Per ore, Martina Neri rimase seduta dietro la finestra della sua cucina, le fiamme che continuavano a crepitare, il fumo sempre più alto, vigili, carabinieri e cronisti, sempre lì, ognuno al suo lavoro e, per il resto, solitudine e silenzio. Nessuna piccola folla, niente curiosi e, oltre il rumore dei motori che alimentavano le pompe di spegnimento, quasi nessun brusìo. Alle quattro del mattino, quando vide arrivare una nuova macchina dei carabinieri, non ebbe dubbi che il brigadiere Ciccio Putortì, prima di andarsi a buttare qualche ora su un letto, sarebbe prima passato ad aggiornarla. Tirò perciò fuori da una credenza dei biscotti all’anice e accese il fuoco per il caffè. Il brigadiere lasciò i biscotti e chiese del latte caldo in cui versò le tre tazzine della macchinetta.
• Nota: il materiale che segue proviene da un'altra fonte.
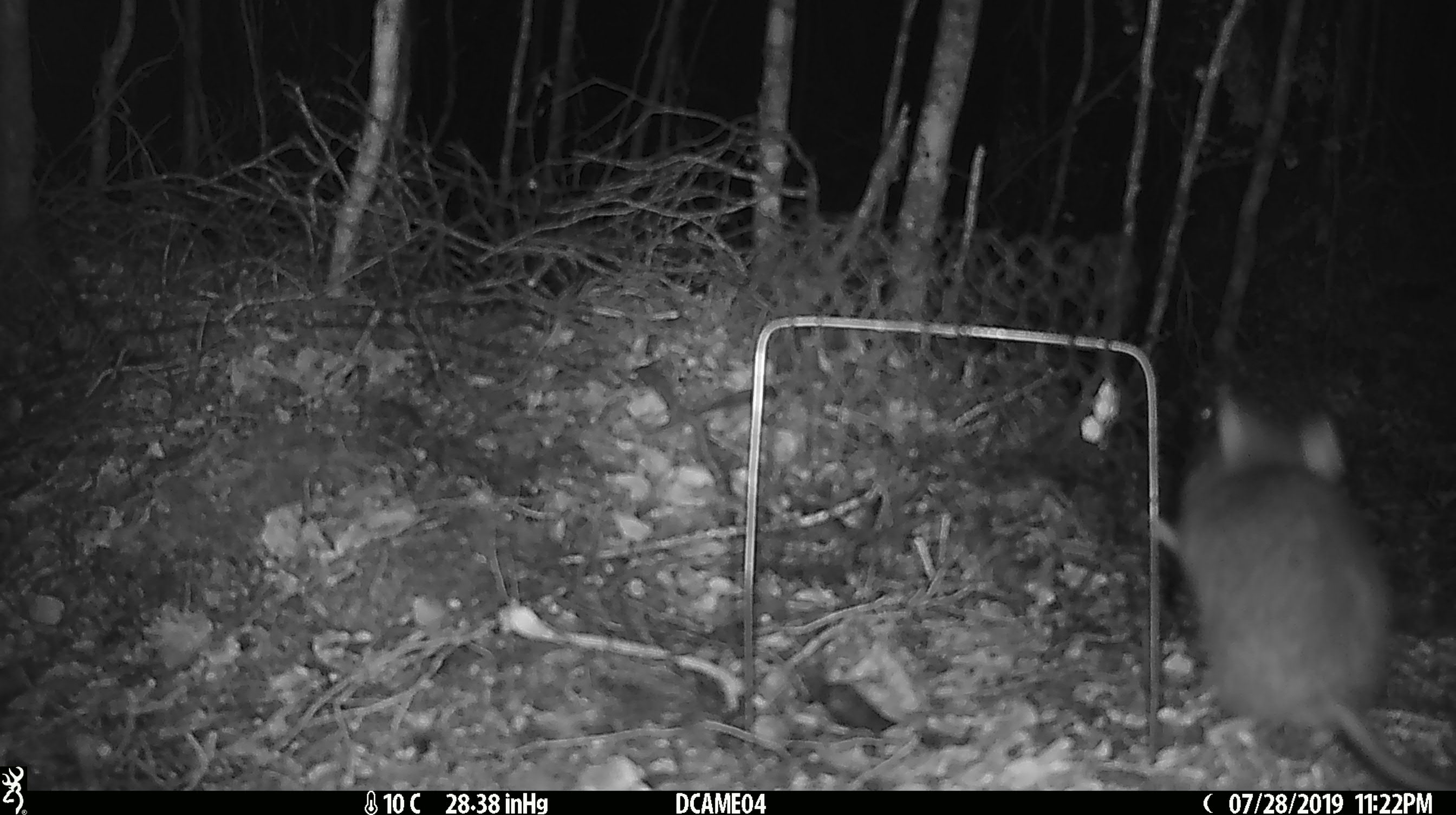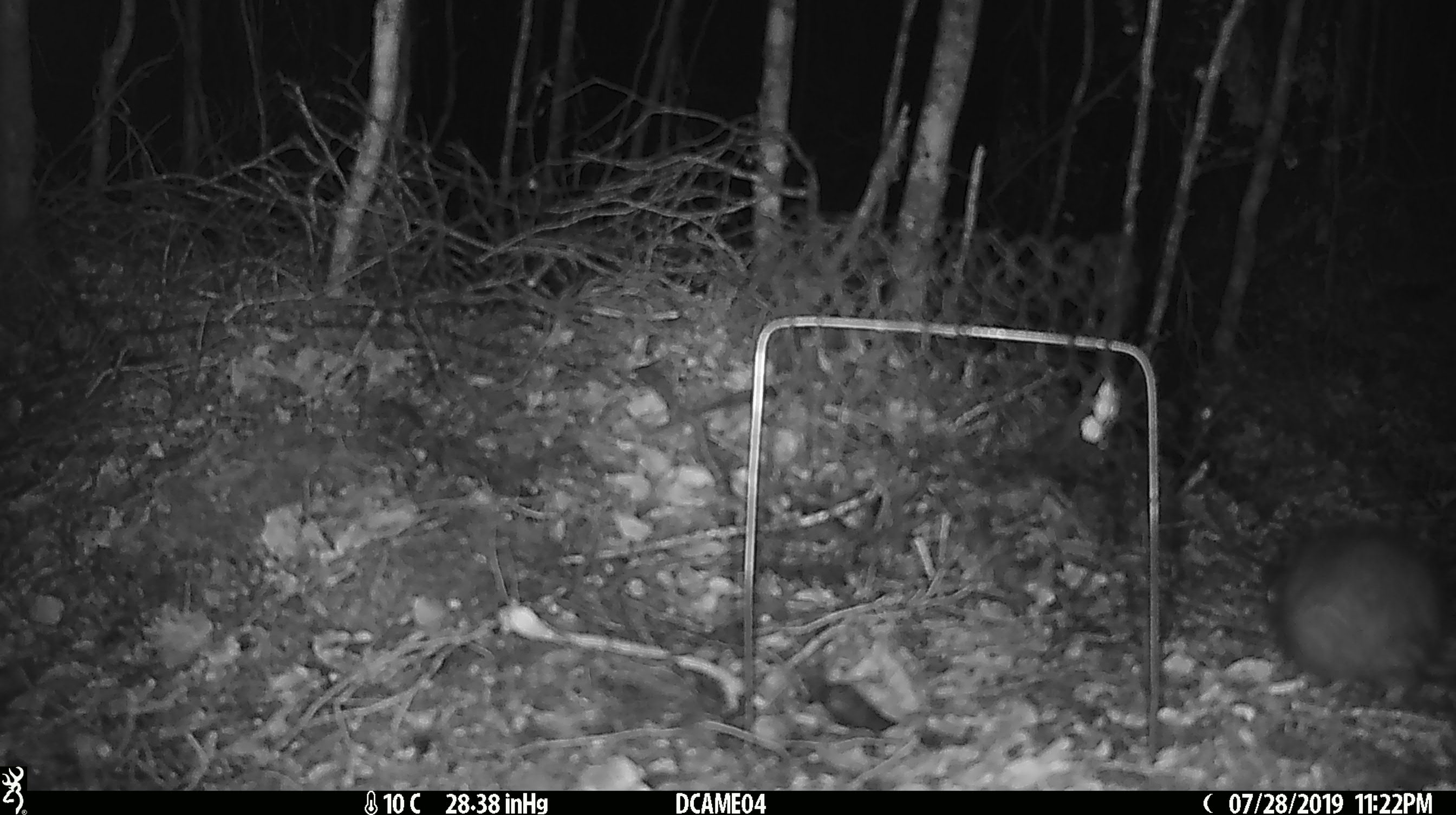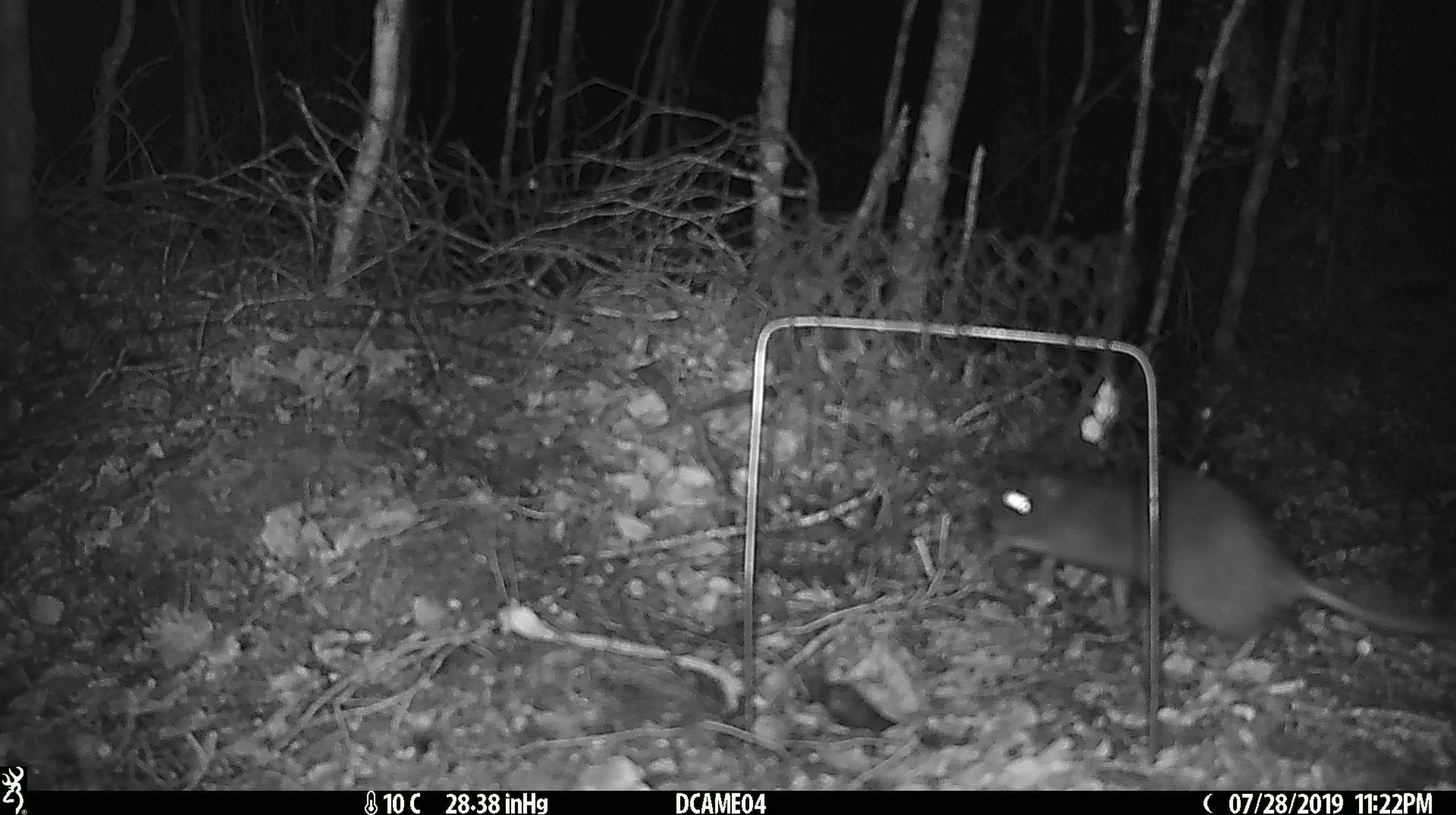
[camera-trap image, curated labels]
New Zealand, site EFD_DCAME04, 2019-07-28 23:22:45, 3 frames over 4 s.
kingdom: Animalia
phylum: Chordata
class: Mammalia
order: Rodentia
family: Muridae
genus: Rattus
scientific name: Rattus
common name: rat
Fece poi una lista dei fatti: il morto l’avevano trovato riverso ai bordi della strada opposti alla casa. Forse, aveva acceso la luce prima ancora di varcare la soglia. La bombola in cucina doveva essere difettosa. La moglie, dopo i primi improperi, pareva entrata in uno stato di catalessi ed era stata portata via da alcune vicine. I due figli, che abitavano entrambi al Nord, erano stati avvertiti. Il giudice Paolo Borzumati in rapido giro, non aveva detto quasi nulla, ma pareva escludere che ci fosse qualcosa di più o di diverso da una morte casuale, con annessa ipotesi di reato per il malfunzionamento della bombola e presumibile guerra degli eredi per un debito risarcimento. “La cosa più strana è che non più di un’ora prima dello scoppio, da quelle parti c’era Luisanna Bova…”.
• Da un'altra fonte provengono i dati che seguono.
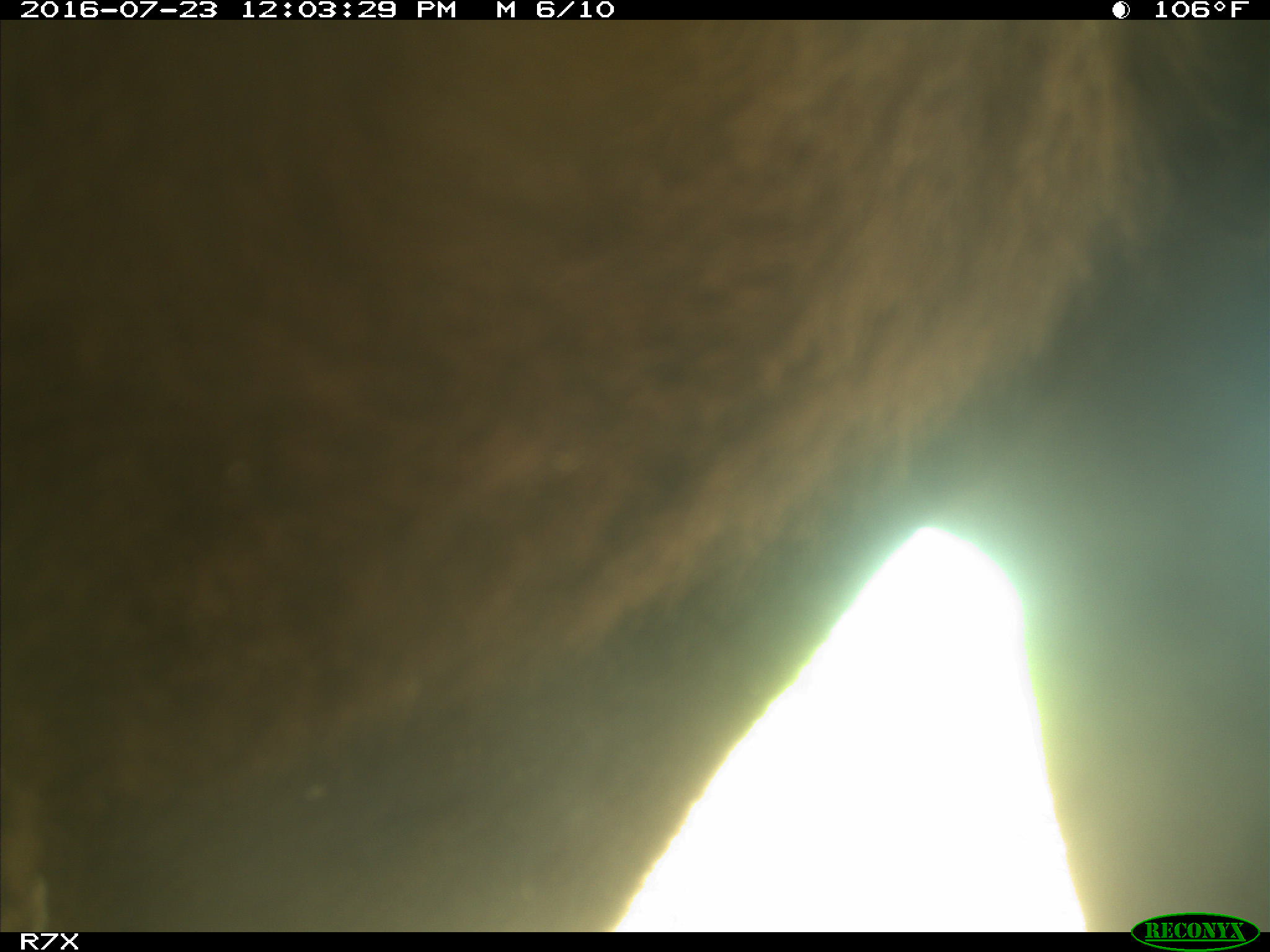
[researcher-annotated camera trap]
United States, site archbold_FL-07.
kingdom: Animalia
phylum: Chordata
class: Mammalia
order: Artiodactyla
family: Bovidae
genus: Bos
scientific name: Bos taurus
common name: domestic cow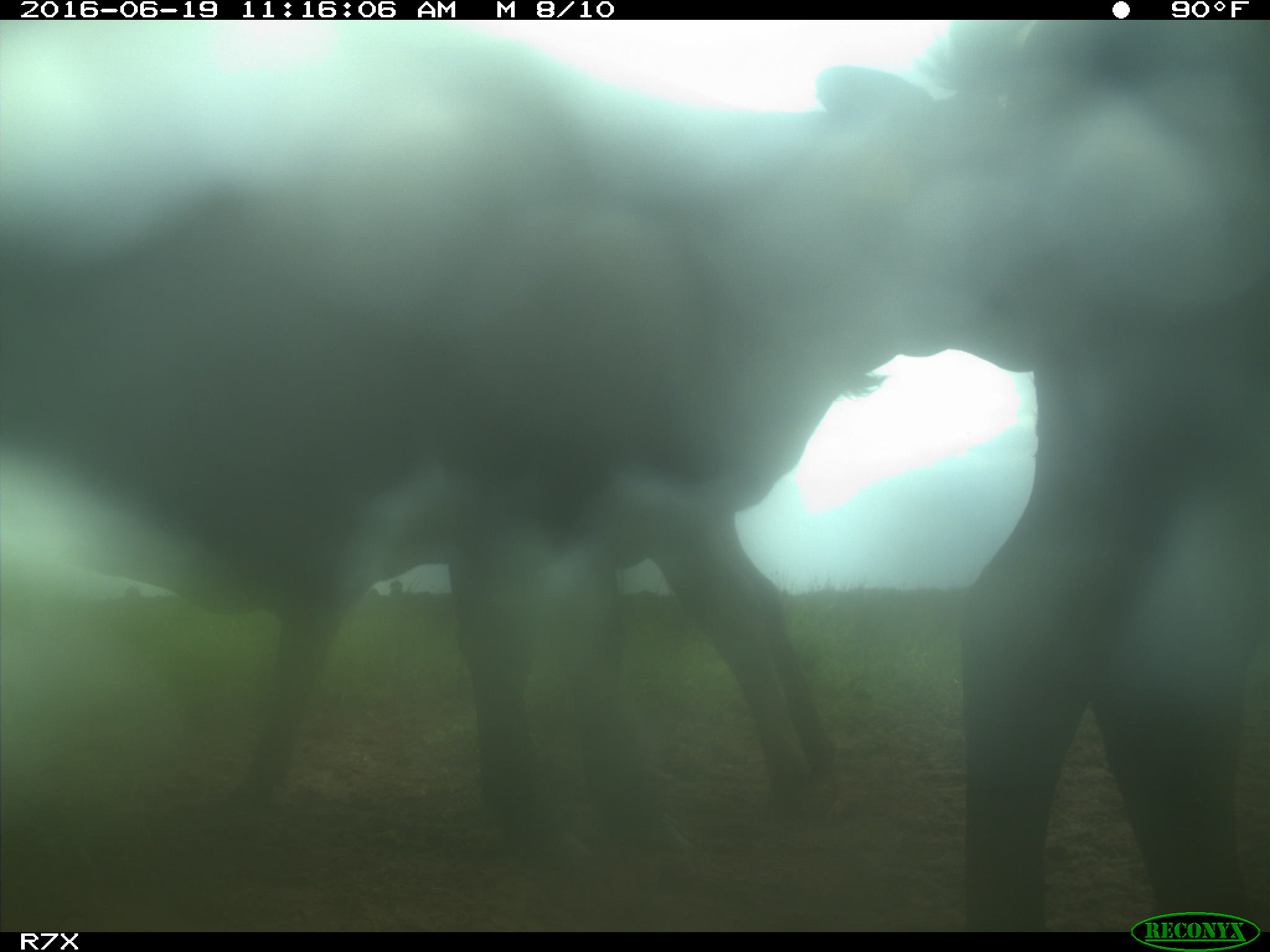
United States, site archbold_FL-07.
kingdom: Animalia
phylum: Chordata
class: Mammalia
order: Artiodactyla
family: Bovidae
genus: Bos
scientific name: Bos taurus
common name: domestic cow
Quando il maresciallo Neri tornò al lavoro, l’inchiesta per la casa bruciata – quelle pietre scomposte e dolenti le rovinavano una visuale che, in precedenza, aveva trovato sempre calmante – stava per chiudersi avvalorando le ipotesi del giudice Borzumati. Che fossero le più logiche, né il maresciallo né il brigadiere avevano dubbi. Ma, poiché entrambi erano convinti che, a comprendere le umane cose, la logica non basta, nel tempo libero, continuarono ad occuparsi del caso. Non ricavarono molto finché non scoprirono che la moglie del morto era stata battezzata dalla madre del mancato fidanzato di Luisanna. Che stava ora in galera, con un cumulo di pena di anni quindici, suscettibili di aumento con il proseguire delle inchieste. Era stata Anna Fichera, cugina della zia di Luisanna, a invitarla a cena per le 20.30 – “Mio marito va alla partita, di pomeriggio, poi ti accompagniamo noi a casa” – con la scusa di darle certi lavori all’uncinetto che aveva trovato, insieme a certe foto della zia. Ed era stata lei ad allentare la bombola, pensando che, al suono del campanello, qualcosa sarebbe successo e gli anni di galera del suo comparello non sarebbero cresciuti troppo.
Prima di andare a parlare col giudice, Martina Neri andò a comprare dei fiori nel negozio con cui Luisanna campava da una diecina d’anni e le chiese com’è che, arrivata in paese, se ne fosse andata prima della cena. Occhi nerissimi nel volto pallido, i capelli tirati indietro e il collo coperto da una sciarpa nera con su appuntato un fiore di feltro color ruggine, Luisanna fece un gesto come per dire: “Non lo so”, poi ci pensò su e rispose: “C’è un attimo che mi cambia il tempo. Prima e dopo, tutto è normale, opaco, ma in quell’istante l’aria che entra nelle narici mi gela i capillari e il nervo sull’occhio sinistro si fa brace fino alla nuca. Quello, per me, è il momento di scappare”.